San Francisco Chronicle

Tehran rips U.S. remarks on attacks

- By Thomas Erdbrink Thomas Erdbrink is a New York Times writer.

Iran’s foreign minister denounced on Thursday the United States’ response to a pair of deadly assaults in Tehran as “repugnant,” as the death toll in the attacks rose to 17, with 52 others wounded.

Armed followers of the Islamic State group carried out brazen attacks on two high-profile sites Wednesday — the parliament building, and the mausoleum of Ayatollah Ruhollah Khomeini, founder of the Islamic republic — adding to tensions in the Middle East. It was the first time the militant group had carried out a significan­t operation in Iran.

President Trump issued a statement Wednesday mourning the attacks, but added: “We underscore that states that sponsor terrorism risk falling victim to the evil they promote.”
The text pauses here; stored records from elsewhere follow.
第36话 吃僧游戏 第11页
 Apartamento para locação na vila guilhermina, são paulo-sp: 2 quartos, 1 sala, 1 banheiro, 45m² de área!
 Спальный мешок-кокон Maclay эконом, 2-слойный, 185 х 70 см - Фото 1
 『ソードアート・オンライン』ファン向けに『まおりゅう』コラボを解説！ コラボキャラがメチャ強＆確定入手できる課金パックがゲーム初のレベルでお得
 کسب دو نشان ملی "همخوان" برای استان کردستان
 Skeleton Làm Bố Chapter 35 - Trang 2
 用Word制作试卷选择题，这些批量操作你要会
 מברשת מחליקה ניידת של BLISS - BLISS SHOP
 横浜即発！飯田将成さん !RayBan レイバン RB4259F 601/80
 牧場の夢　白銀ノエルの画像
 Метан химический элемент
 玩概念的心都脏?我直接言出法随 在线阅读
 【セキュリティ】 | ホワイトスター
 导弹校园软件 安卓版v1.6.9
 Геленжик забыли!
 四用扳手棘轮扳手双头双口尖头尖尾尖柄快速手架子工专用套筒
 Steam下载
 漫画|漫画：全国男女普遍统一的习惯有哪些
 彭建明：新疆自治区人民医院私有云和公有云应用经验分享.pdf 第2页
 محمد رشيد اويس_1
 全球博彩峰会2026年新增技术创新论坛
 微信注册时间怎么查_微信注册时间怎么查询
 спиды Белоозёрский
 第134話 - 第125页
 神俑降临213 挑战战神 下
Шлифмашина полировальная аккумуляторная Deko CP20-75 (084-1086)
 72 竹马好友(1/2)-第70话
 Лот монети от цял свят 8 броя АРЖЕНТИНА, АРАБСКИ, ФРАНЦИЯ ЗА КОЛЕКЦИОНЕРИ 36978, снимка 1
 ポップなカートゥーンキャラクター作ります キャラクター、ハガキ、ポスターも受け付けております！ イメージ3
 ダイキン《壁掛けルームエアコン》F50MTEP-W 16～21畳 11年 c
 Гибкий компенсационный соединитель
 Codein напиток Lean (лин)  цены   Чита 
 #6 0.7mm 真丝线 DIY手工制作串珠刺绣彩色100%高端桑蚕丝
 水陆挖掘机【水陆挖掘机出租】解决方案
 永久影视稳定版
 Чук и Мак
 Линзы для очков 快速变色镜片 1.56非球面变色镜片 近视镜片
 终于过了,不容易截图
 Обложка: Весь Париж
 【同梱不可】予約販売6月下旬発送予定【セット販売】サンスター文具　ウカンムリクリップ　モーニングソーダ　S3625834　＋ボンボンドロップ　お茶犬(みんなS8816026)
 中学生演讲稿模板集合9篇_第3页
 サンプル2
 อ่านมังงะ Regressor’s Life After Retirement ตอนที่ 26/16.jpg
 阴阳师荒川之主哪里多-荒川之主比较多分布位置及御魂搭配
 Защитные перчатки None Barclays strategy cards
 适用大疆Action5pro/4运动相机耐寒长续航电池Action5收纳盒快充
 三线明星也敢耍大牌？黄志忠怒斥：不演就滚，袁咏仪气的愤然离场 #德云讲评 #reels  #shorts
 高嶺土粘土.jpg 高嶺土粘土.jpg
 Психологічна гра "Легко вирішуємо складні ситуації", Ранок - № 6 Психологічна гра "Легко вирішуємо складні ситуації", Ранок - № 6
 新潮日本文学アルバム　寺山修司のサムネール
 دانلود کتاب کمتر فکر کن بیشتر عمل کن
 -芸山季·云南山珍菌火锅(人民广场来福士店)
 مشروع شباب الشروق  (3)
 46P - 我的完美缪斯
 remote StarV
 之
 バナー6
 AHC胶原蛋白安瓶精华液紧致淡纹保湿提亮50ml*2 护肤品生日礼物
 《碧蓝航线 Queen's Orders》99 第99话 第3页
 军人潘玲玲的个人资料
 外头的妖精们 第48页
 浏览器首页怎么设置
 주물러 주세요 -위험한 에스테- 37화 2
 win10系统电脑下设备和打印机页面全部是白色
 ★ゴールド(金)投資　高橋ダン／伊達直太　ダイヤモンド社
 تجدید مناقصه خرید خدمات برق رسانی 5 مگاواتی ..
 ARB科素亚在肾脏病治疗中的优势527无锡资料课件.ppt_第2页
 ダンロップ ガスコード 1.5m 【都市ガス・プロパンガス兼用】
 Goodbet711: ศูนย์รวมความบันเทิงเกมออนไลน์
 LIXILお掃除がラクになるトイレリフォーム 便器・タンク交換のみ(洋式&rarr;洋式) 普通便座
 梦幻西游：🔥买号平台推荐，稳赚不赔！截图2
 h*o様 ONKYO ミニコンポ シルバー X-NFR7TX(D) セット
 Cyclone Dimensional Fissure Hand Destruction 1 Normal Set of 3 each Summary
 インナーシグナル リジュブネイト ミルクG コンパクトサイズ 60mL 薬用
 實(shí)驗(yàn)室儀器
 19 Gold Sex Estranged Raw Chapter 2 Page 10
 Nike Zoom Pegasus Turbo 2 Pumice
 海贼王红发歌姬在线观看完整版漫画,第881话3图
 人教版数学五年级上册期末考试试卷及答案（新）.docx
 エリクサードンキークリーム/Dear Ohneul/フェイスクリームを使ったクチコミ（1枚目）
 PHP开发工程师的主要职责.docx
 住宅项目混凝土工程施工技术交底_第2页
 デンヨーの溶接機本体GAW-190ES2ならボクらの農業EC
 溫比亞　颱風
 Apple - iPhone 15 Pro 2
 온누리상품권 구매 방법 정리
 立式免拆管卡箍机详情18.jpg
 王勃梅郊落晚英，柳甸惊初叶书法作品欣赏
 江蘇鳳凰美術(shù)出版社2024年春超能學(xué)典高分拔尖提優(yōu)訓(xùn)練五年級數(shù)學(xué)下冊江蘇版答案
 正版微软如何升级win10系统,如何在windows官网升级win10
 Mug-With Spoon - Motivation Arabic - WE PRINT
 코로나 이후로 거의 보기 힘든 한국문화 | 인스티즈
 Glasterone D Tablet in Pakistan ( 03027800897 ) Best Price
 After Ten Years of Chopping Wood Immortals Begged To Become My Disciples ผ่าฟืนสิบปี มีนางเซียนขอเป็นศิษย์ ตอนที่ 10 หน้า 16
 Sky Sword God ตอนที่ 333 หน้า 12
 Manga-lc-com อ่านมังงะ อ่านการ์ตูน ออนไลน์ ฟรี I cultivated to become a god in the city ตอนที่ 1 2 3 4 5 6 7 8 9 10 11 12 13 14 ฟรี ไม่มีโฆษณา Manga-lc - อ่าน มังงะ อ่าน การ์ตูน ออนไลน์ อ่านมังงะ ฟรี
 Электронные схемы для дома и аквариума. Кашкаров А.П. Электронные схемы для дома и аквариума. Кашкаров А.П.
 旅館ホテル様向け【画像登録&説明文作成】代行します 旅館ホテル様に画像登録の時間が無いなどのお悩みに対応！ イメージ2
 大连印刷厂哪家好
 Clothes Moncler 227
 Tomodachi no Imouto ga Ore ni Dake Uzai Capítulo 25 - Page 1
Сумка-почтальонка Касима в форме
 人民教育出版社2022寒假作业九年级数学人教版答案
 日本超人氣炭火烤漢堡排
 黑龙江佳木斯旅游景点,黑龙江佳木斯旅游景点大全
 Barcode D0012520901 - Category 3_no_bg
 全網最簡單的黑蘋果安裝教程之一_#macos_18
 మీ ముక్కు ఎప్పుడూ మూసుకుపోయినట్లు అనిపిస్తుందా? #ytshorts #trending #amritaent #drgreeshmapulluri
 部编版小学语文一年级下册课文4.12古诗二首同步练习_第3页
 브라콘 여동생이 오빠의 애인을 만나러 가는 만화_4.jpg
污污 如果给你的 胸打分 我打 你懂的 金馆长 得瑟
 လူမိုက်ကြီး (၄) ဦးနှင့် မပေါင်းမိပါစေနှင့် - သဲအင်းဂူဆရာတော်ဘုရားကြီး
That elicited an angry response Thursday from Foreign Minister Mohammad Javad Zarif, who helped negotiate a landmark nuclear deal that Iran, the United States and other countries reached in 2015. “Repugnant WH statement & Senate sanctions as Iranians counter terror backed by U.S. clients,” Zarif wrote on Twitter. “Iranian people reject such U.S. claims of friendship.”

Also on Thursday, the government released photograph­s of five men who were killed by security forces Thursday: four in the siege of parliament, and one in an assault on the mausoleum. It disclosed only their first names, saying it did not want to release surnames because of security and privacy concerns for their families.

Security camera footage from inside the parliament building shows three of the attackers entering a public area and opening fire.

The five men left Iran to fight for the terrorist group in Mosul, Iraq, and in Raqqa, Syria, the group’s de facto capital, according to a government statement. They returned to Iran last July or August.